#### [INFORMATION SHOWN]

BEGIN

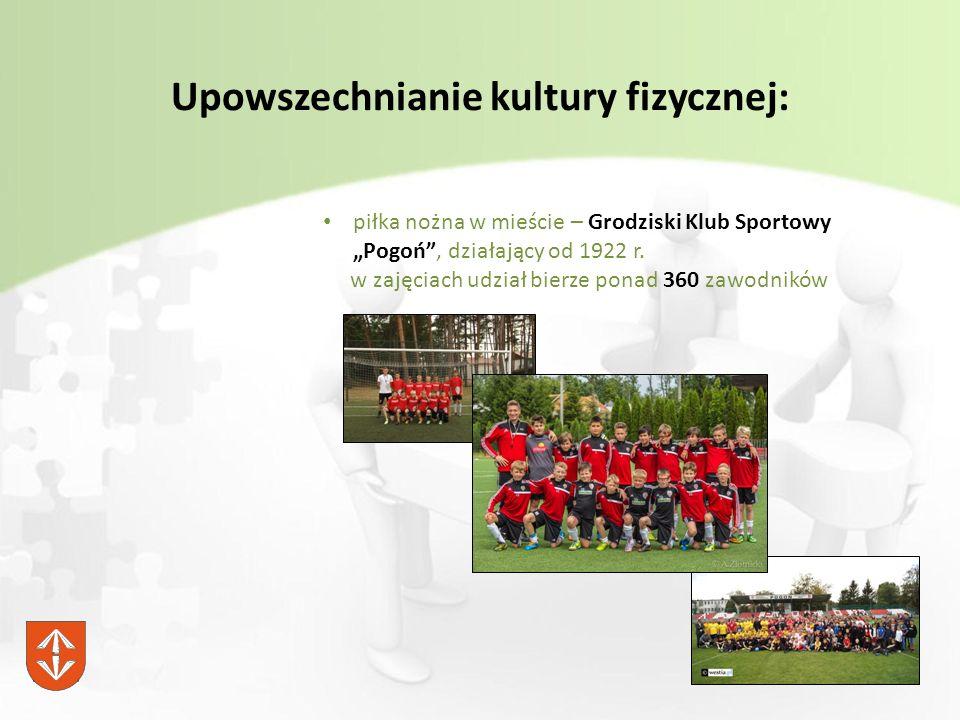 """Upowszechnianie kultury fizycznej: piłka nożna w mieście – Grodziski Klub Sportowy """"Pogoń , działający od 1922 r."""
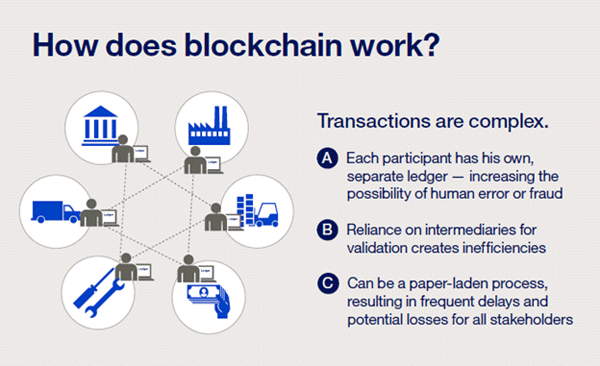 very simply it alters how multi party transactions are performed and how transactional history between counter parties in a business blockchain network is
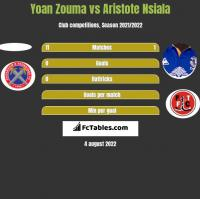 Yoan Zouma vs Aristote Nsiala h2h player stats
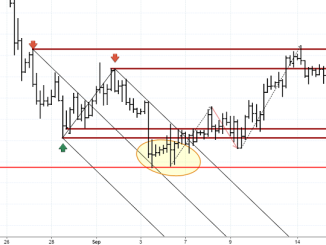 Median Lines – Support and Resistance levels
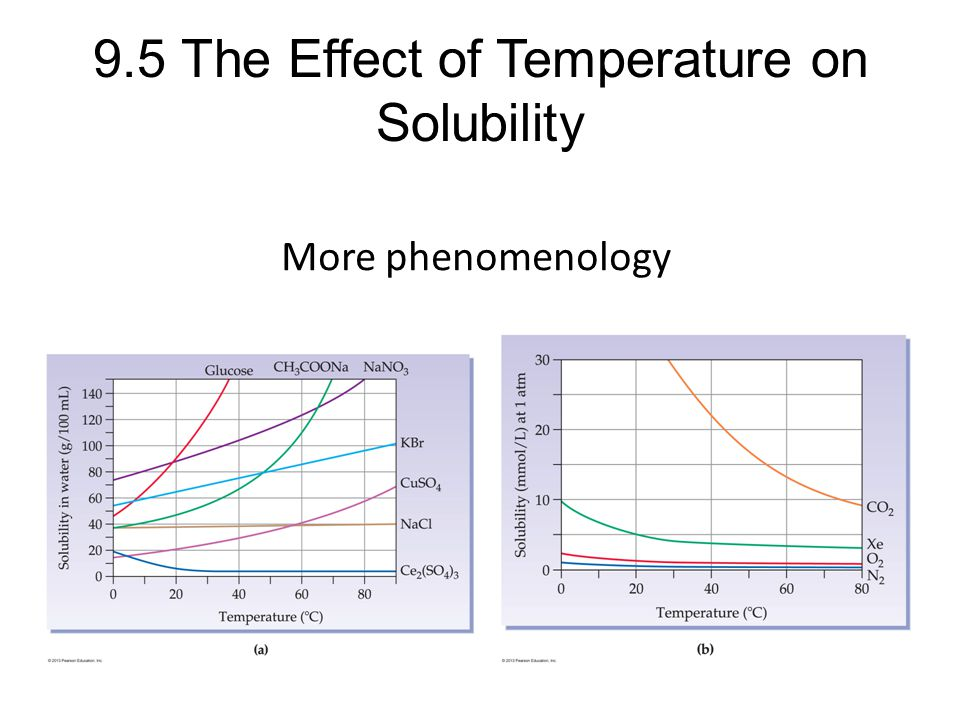 9.5 The Effect of Temperature on Solubility More phenomenology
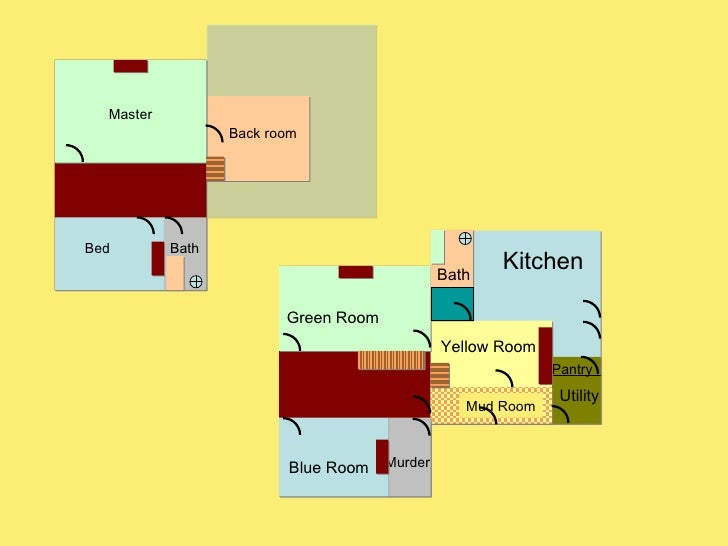 Kitchen Green Room Blue Room Yellow Room Utility Murder Pantry Mud Room Back room Master Bed Bath Bath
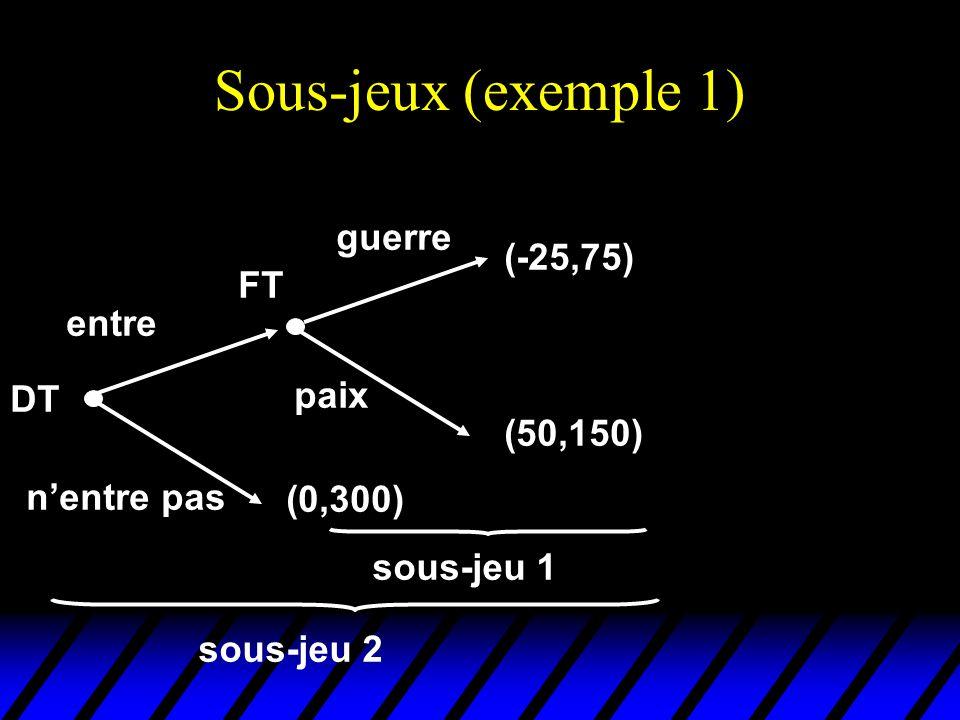Sous-jeux (exemple 1) guerre (-25,75) FT entre paix DT (50,150)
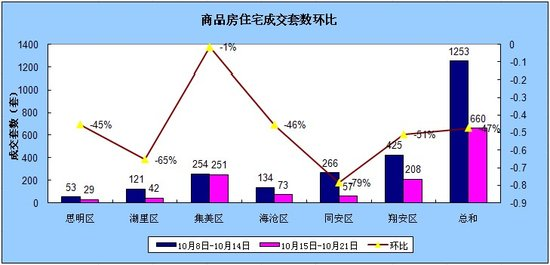 10.15-10.21厦门住宅签约660套环比下降47.33%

END

#### [PROBLEM TO WORK ON]
Starting at the line with "Yoan Zouma vs", output each line through the final one of the listing above, and nothing else. Pictures are to be left out.

#### [REPLY]
 Yoan Zouma vs Aristote Nsiala h2h player stats
 Median Lines – Support and Resistance levels
 9.5 The Effect of Temperature on Solubility More phenomenology
 Kitchen Green Room Blue Room Yellow Room Utility Murder Pantry Mud Room Back room Master Bed Bath Bath
Sous-jeux (exemple 1) guerre (-25,75) FT entre paix DT (50,150)
 10.15-10.21厦门住宅签约660套环比下降47.33%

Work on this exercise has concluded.